Problem to work on: Retype, word for word, the lines from the first line of the entries through the line that holds "2 lb. Disposable"; leave out the pictures.

Data supplied:
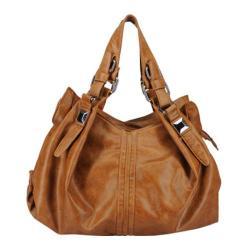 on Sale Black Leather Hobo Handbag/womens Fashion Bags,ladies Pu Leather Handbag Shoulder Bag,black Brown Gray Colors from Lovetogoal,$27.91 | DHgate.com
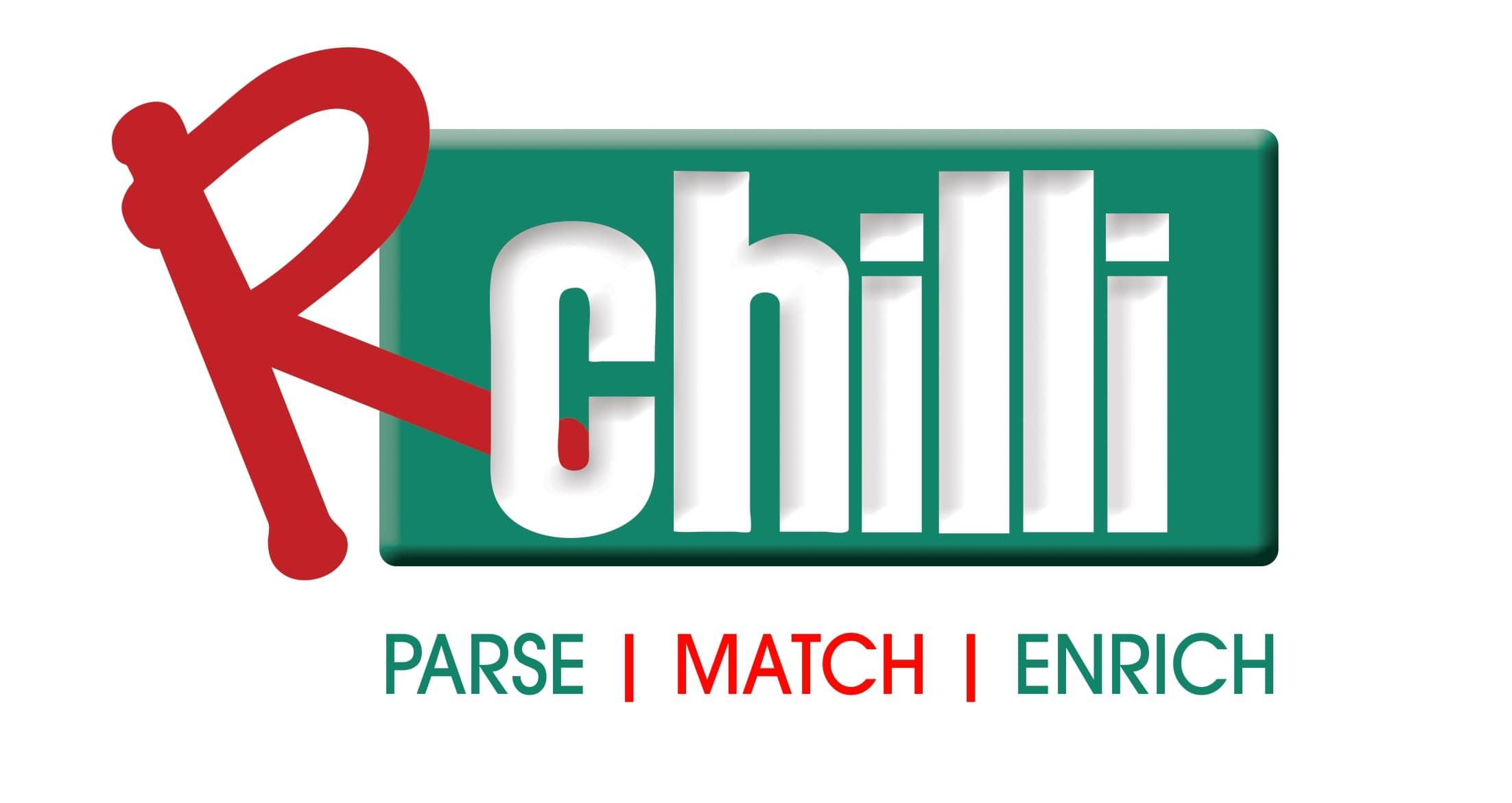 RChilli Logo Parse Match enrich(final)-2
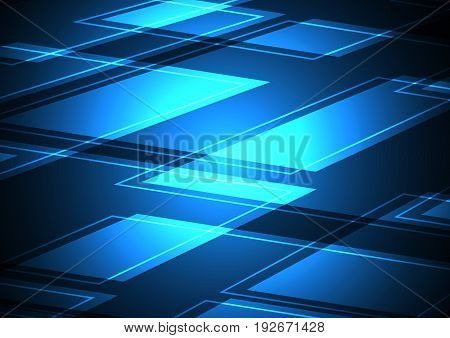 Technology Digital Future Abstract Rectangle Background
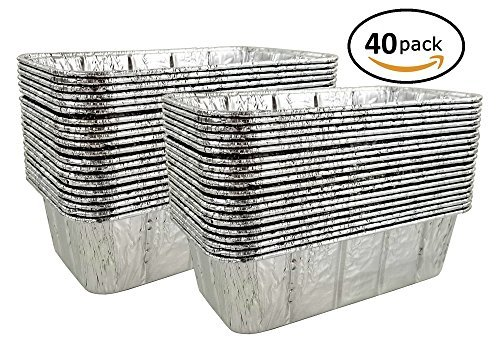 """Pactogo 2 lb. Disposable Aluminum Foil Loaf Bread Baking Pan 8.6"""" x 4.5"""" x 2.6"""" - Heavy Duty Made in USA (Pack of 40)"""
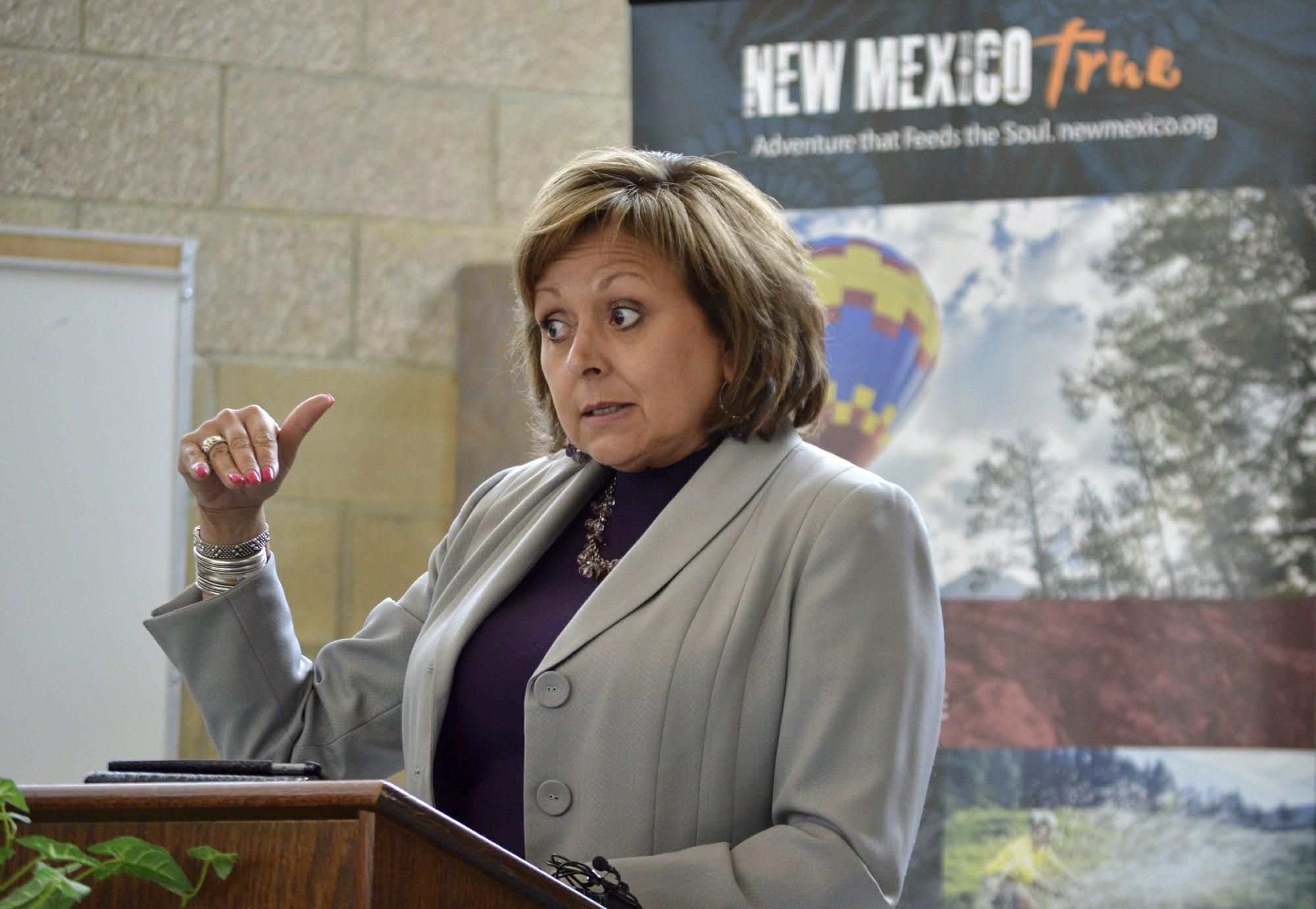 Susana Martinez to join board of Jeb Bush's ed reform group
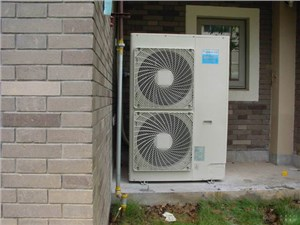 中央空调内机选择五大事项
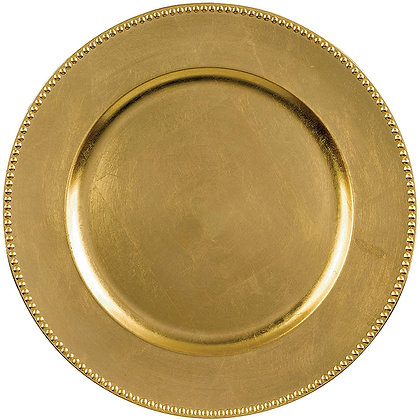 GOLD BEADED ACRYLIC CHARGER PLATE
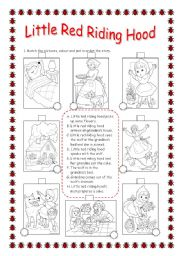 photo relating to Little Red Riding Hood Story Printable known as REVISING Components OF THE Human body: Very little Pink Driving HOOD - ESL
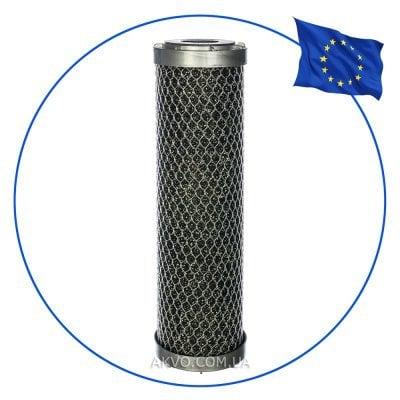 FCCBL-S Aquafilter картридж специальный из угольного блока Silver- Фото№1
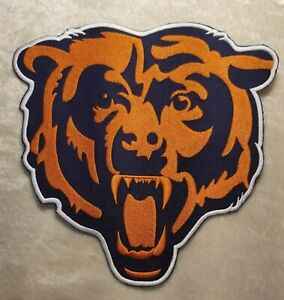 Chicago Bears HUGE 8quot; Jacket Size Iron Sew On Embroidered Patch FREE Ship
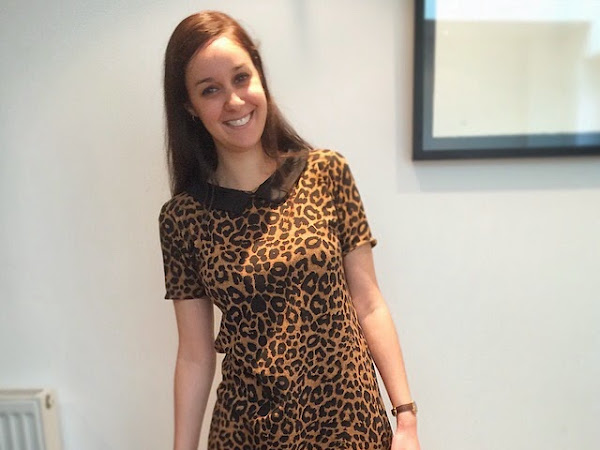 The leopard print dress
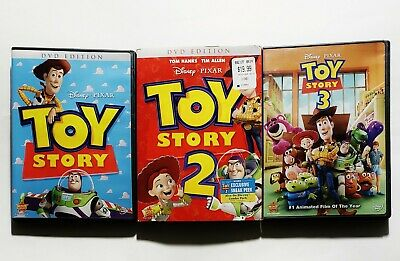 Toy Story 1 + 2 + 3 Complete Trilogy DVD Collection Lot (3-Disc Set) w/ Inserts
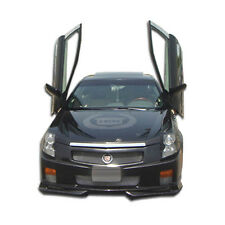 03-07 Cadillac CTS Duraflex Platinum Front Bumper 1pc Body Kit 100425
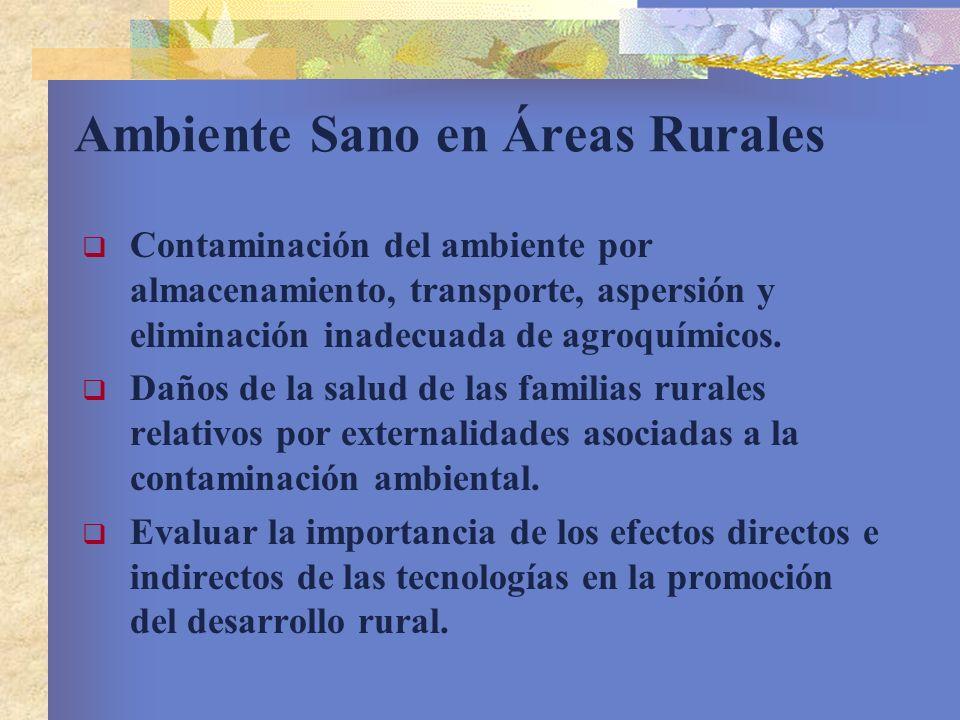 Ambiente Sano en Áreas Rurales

Exercise result:
 on Sale Black Leather Hobo Handbag/womens Fashion Bags,ladies Pu Leather Handbag Shoulder Bag,black Brown Gray Colors from Lovetogoal,$27.91 | DHgate.com
 RChilli Logo Parse Match enrich(final)-2
 Technology Digital Future Abstract Rectangle Background
 """Pactogo 2 lb. Disposable Aluminum Foil Loaf Bread Baking Pan 8.6"""" x 4.5"""" x 2.6"""" - Heavy Duty Made in USA (Pack of 40)"""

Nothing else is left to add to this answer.